Okuma metni
# # # # #

JİN, JİYAN, AZADİ Kadın, Yaşam, Özgürlük

SUZAN BEYAZIT / LONDRA – Kadın, yaşam ve özgürlük. Son günlerde çok duyduğumuz bu üç sözcük, her biri tek başına ve bir bütün olarak bize sanki kendi hikayelerini anlatmak ister gibidirler. İnsanlığın ilk zamanlarına götürür bizi. Kusurlu başlayan hikayemizi hatırlatırlar. Bu kusur çok can aldı. Çok zulmettti. Peki nedir bu kusur? Niye devam ettiriyoruz?

Hikayemizin kusuru Adem ve Hava’yla başlamış. Adem bir birey olarak doğarken Havva onun kaburga kemiğinden doğduğu inancı iki bin yıldır söylenir durur. Yani Tanrı Adem’le Havva’yı eşit yaratmamış. Tanrı böyle bir adaletsizliği yapar mı? Yaparsa neden yapar sorgulamasını yapamadığımız bölgeler var.

Kadın ve erkeğin eşit bireyler olarak görülmeyişleri erkeğe ayrıcalık, güç sunarken, kadına ise köleliği, acıyı, zulmü ve ölümü getirmiş. İnancın kendisi mi yoksa inananların bu inancı kendi lehine çevirerek bundan bir kazanç elde etme istekleri mi bu kusurun sebebi, işte bir türlü konuşulamayan, tartışılamayan konu budur. Çünkü inancı konuşmak, tartışmak günah olarak görüldüğü için yasaklanmış ve bu yüzden sorunun kaynağına ulaşmak bir türlü mümkün olamamış.

Tanrı adaletsiz olur mu üzerinden devam edecek olursak Tanrı adaletsiz olamaz, olmamalı. Yoksa inanmak için bir sebebimiz kalmaz. Bizim inandığımız Tanrı iyi ve adaletli olmalıdır. Çoğunluğun müslüman olduğu Ortadoğu’da kadına yapılan adaletsiz uygulamalar ve kötü muameleleri Tanrı istiyor olamaz. Çünkü bu Tanrı’nın varlık sebebine aykırı. O zaman yanlış nerde ve kimde?

Jina Mahsa Amini

Jina Mahsa Amini henüz 22 yaşındaydı. Kimbilir o gün giyindiği kıyafetiyle ve azıcık görünen saçıyla kendisini nasıl hayal etmişti? Ama yaşadığı ülkede hayaller kurmak yasaktı. Kendilerine çizilen bir hayat vardı. Onun dışına çıkmamalıydı. Sonuç; bir tutam saçın görülmesi bir ölüme neden oldu. İran yönetimi ise bu ölüme bir kılıf bulmaya çalıştı, peşi sıra gelen protestolarda 11 -17 yaş arası 23 çocuğu da katledebildi.

# # # # #

(Kaynak kayıtlar)
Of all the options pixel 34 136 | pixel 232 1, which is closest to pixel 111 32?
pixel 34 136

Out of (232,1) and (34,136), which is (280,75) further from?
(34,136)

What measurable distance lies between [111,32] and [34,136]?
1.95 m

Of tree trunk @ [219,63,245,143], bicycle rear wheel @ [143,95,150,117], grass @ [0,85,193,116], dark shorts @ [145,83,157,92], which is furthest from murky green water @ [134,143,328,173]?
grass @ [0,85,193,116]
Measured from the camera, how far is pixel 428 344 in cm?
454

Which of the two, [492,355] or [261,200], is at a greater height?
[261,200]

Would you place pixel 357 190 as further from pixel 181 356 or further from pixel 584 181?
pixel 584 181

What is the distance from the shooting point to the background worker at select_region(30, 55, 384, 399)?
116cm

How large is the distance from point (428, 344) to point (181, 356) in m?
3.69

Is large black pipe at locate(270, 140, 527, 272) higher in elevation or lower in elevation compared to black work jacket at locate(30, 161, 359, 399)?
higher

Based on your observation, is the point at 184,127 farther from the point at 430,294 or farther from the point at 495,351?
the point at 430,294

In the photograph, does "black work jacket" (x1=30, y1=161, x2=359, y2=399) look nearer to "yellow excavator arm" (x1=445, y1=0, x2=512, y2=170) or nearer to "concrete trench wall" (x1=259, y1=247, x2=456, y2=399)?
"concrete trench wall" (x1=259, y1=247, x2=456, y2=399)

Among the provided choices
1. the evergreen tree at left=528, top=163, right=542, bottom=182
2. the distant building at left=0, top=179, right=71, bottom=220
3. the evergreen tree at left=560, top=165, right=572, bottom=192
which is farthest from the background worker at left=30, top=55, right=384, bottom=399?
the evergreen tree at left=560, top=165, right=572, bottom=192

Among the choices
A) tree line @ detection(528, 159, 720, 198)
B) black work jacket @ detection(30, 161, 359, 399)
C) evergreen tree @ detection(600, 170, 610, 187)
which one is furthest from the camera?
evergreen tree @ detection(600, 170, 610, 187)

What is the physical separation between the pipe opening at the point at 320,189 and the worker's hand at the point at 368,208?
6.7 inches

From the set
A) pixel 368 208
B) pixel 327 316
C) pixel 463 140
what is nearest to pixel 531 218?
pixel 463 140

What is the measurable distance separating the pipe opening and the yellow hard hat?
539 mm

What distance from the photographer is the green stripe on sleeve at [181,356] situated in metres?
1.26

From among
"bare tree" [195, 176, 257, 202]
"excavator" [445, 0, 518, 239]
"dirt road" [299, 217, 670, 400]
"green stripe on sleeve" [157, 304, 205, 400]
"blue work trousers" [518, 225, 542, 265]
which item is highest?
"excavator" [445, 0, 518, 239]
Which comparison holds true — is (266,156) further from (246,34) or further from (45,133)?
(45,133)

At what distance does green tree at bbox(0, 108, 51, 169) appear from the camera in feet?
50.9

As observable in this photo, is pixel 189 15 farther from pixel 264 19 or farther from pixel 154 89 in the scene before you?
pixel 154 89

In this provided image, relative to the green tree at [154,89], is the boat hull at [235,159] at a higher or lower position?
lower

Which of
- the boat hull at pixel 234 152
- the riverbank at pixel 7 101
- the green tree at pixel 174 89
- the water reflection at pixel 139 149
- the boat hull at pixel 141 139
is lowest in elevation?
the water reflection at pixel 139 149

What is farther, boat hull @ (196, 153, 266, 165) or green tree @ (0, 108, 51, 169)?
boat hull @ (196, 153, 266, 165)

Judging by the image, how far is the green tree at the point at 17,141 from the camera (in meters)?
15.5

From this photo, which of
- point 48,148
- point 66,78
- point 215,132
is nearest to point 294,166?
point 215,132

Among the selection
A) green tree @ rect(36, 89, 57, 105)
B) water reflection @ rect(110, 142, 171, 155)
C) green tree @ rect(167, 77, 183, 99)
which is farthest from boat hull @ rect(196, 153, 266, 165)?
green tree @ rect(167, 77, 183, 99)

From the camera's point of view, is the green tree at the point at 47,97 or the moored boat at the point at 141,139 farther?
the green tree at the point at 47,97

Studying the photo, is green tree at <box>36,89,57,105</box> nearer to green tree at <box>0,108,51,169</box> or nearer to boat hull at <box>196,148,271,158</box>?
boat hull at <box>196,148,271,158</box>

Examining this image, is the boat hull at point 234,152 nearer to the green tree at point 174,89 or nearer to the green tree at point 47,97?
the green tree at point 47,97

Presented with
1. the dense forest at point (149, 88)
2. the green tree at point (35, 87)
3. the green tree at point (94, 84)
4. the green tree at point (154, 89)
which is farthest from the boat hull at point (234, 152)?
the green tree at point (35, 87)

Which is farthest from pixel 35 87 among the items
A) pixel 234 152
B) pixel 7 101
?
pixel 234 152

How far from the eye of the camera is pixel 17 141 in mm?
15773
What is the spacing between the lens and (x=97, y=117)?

# # # # #

İstenenler
(1) Kayıtlarda "From the camera's" ifadesini içeren satırdan kayıtların sonuna kadar uzanan satırları, iki uç da dahil olmak üzere olduğu gibi çıkarın.
(2) Kadın, yaşam ve özgürlük üzerine yazıyı kaldığı yerden devam ettirin.
Kayıtların metinle hiçbir ilgisi yoktur.

Yanıtlar
(1)
From the camera's point of view, is the green tree at the point at 47,97 or the moored boat at the point at 141,139 farther?
the green tree at the point at 47,97

Studying the photo, is green tree at <box>36,89,57,105</box> nearer to green tree at <box>0,108,51,169</box> or nearer to boat hull at <box>196,148,271,158</box>?
boat hull at <box>196,148,271,158</box>

Examining this image, is the boat hull at point 234,152 nearer to the green tree at point 174,89 or nearer to the green tree at point 47,97?
the green tree at point 47,97

Presented with
1. the dense forest at point (149, 88)
2. the green tree at point (35, 87)
3. the green tree at point (94, 84)
4. the green tree at point (154, 89)
which is farthest from the boat hull at point (234, 152)?
the green tree at point (35, 87)

Which is farthest from pixel 35 87 among the items
A) pixel 234 152
B) pixel 7 101
?
pixel 234 152

How far from the eye of the camera is pixel 17 141 in mm?
15773
What is the spacing between the lens and (x=97, y=117)?

(2)
Cıvıl cıvıl bir çocuktu Nika Shakarami. 16 yaşındaydı. Başı korkunç derecede ezilerek öldürüldü. Nika’nın cansız bedenini, 17 yaşına girdiği doğum gününde teslim alıyor ailesi. Bu da yetmiyor devlet yetkilileri ailenin evlatlarını toprağa vermek istedikleri yerden alarak 40 km uzaklıkta bir başka yere defnediyorlar. Bu nasıl bir kötülüktür? Bir anneye babaya böylesi ağır bir acı nasıl yaşatılır?

İnancın muhtevası değil de, taraftarlığı ve dayatması daha önem arzetmiş olmalı ki,  bu “dindar” kesimlerde bu zalimce muamele kabul görebiliyor.

Nika Shakarami

https://www.youtube.com/watch?v=ovZseqrlUeI

Oysa “kadim”  bir geçmişe sahip koca bir devlet var karşımızda. Sayısız şair, düşünür yetiştirmiş. Bu topraklarda “İyiliğe gücün yetmezse, bari kötülük yapma” diye öğütleyen bir irfan da var. Böylesi bir geçmişe sahip bir devleti yönetenlerin amacı gencecik insanları öldürmek değil, yaşatmak olmalıydı. Tabii amaç, adaletsiz uygulamaları sorgulayıp düzeltmek yerine, İslami rivayetlere dayalı sistemi dayatarak güç elde etmekse, o zaman devlet eliyle “kötülüğün sıradanlaşması” da kaçınılmaz oluyor.

İran, 1979’dan beri “İran İslam Cumhuriyeti” adı altında Şeriat’la yönetiliyor. İslam dini böylesi bir vahşete evet diyor olabilir mi, sorusu ister istemez hepimizin aklını kurcalıyor.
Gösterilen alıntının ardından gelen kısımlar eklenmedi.